Travailleurs étrangers : Ottawa change de ton

Le reportage de Nicolas Steinbach

Les changements au programme des travailleurs étrangers temporaires font mal à l'industrie de transformation de homard dans les Maritimes, mais l'arrivée d'un nouveau gouvernement à Ottawa donne espoir que les changements au programme seront abandonnés.

Le ministre fédéral des Pêches, Hunter Tootoo, était de passage à Moncton, au Nouveau-Brunswick, vendredi matin. Il a rencontré les transformateurs jeudi et l'Union des pêcheurs des Maritimes (UPM) vendredi matin. Il n'a fait aucune promesse, mais on remarque un changement de ton.

Hunter Tootoo dit avoir entendu les mêmes inquiétudes dans toutes les provinces de l'Atlantique. Ce programme fédéral, qui entend réduire de moitié le nombre de travailleurs étrangers temporaires au Canada, engendre deux conséquences principales en Atlantique. Il cause une pénurie de main-d'oeuvre dans certaines usines et fait en sorte que de nombreux travailleurs étrangers se retrouvent sans emploi, selon les intervenants. Hunter Tootoo promet de faire part de ces inquiétudes à son homologue, la ministre fédérale du Travail, MaryAnn Mihychuk.
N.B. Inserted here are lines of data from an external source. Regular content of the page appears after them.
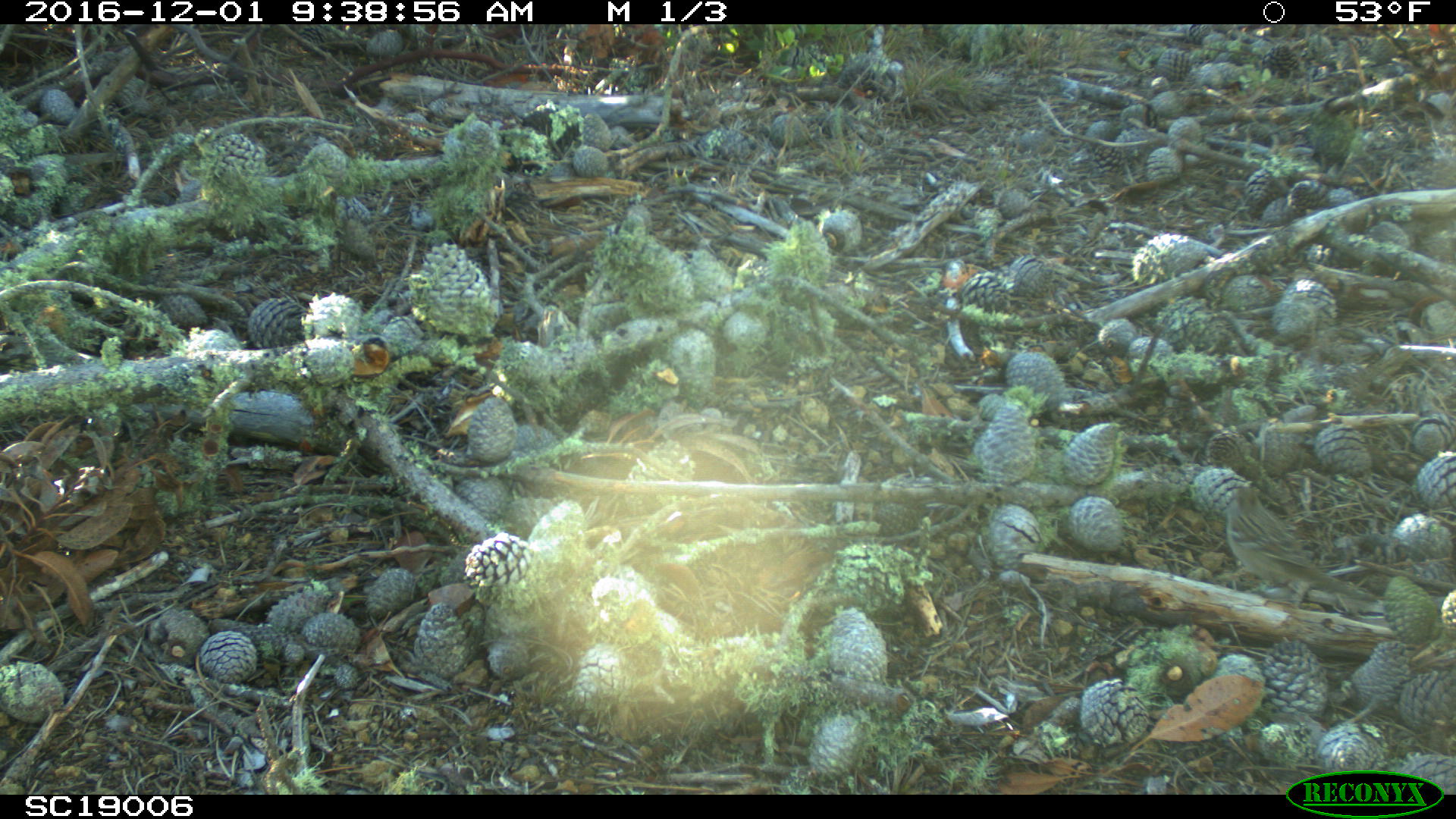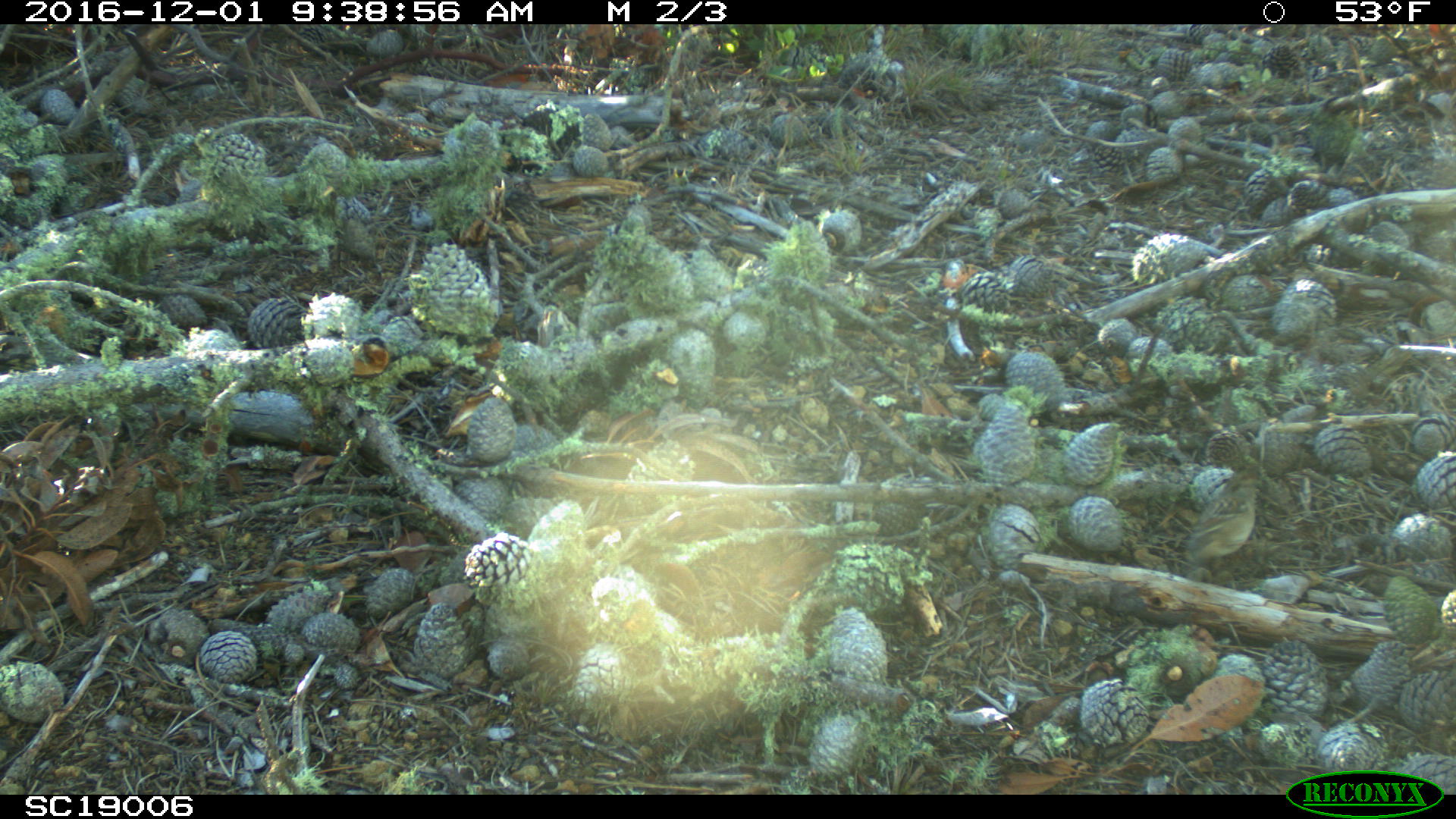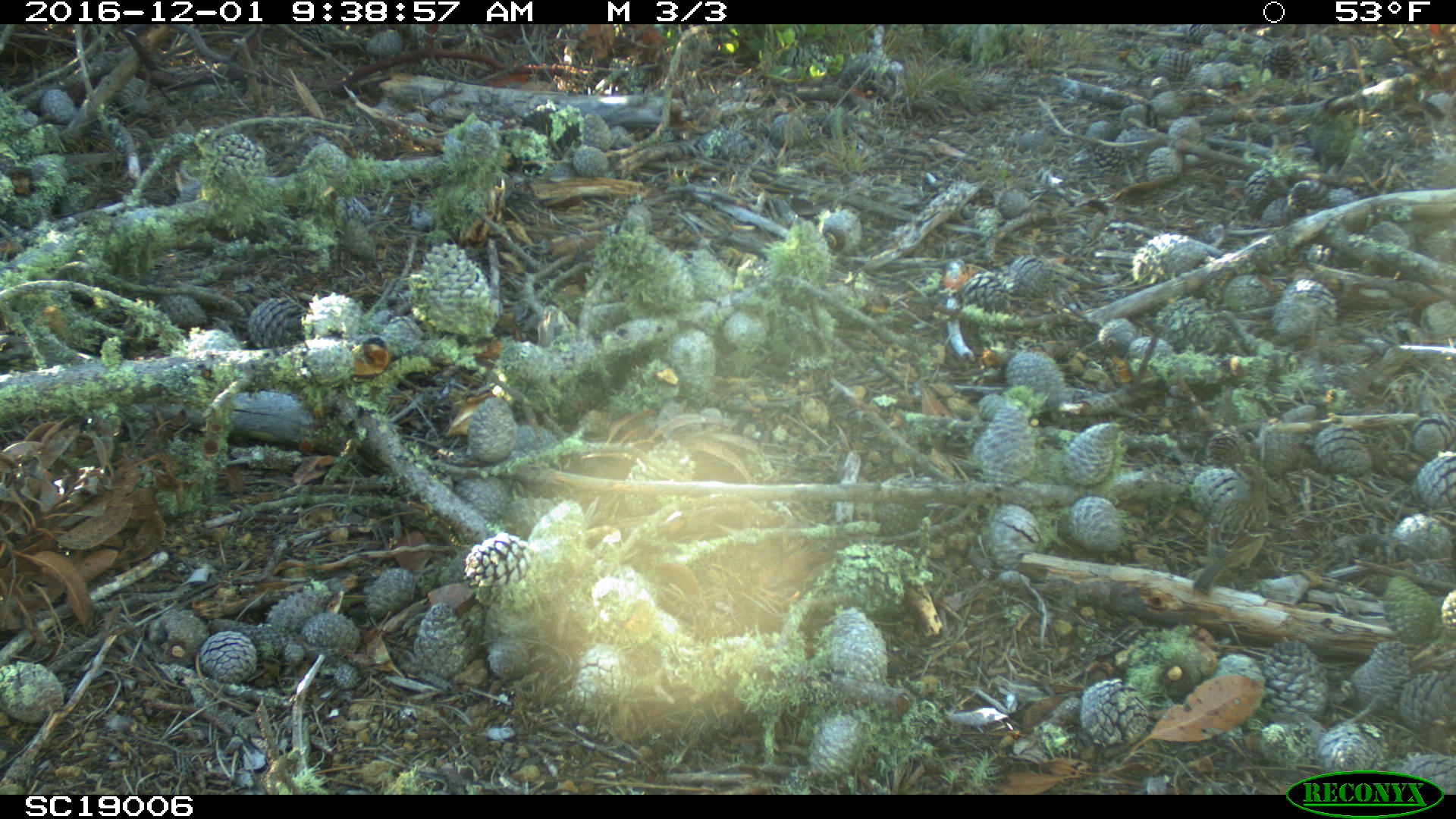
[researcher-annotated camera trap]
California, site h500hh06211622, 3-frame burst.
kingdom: Animalia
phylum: Chordata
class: Aves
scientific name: Aves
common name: bird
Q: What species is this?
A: Bird (Aves).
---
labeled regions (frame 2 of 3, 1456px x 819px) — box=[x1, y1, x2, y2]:
bird: box=[1185, 461, 1262, 565]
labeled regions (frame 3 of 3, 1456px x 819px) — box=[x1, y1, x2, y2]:
bird: box=[1191, 462, 1268, 594]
« Il y a des défis sérieux au niveau de la main-d'oeuvre de notre industrie. On va faire en sorte de finaliser nos rencontres aujourd'hui puis parler de ce qui est ressorti de tous les acteurs qui nous ont parlé au niveau du problème qu'ils ont avec la main d'oeuvre », explique Serge Cormier, député fédéral d'Acadie-Bathurst et secrétaire parlementaire du ministre des Pêches, des Océans et de la Garde côtière canadienne.

Le représentant de l'usine de transformation de poisson Westmorland Fisheries à Cap-Pelé au Nouveau-Brunswick, Nat Richard, craint que la pénurie de main-d'oeuvre nuise à l'industrie.

« Nous c'est notre crainte, on a déjà vu des périodes dans le passé où les usines ont dû établir des limites de prises quotidiennes juste parce qu'on n'est pas capable de gérer le volume qui rentre. Ça a des répercussions sur tout le monde, les usines et les pêcheurs également », croit-il.

« Au moment où la ressource est en santé, que l'industrie en général va relativement bien et où on a un potentiel énorme dans de nouveaux marchés comme l'Europe et l'Asie, c'est dommage qu'on ne puisse pas trouver une solution pour nous permettre de résorber la pénurie. » — Nat Richard, représentant de l'usine de transformation de poisson Westmorland Fisheries
L'avocate de Moncton Nicole Druckman L'avocate de Moncton Nicole Druckman  Photo :  ICI Radio-Canada/Nicolas Steinbach

Soulagement du côté des travailleurs étrangers

L'avocate Nicole Druckman, de Moncton, qui s'occupe de faire les demandes de permis pour les travailleurs étrangers temporaires, dit être soulagée par ce changement d'attitude.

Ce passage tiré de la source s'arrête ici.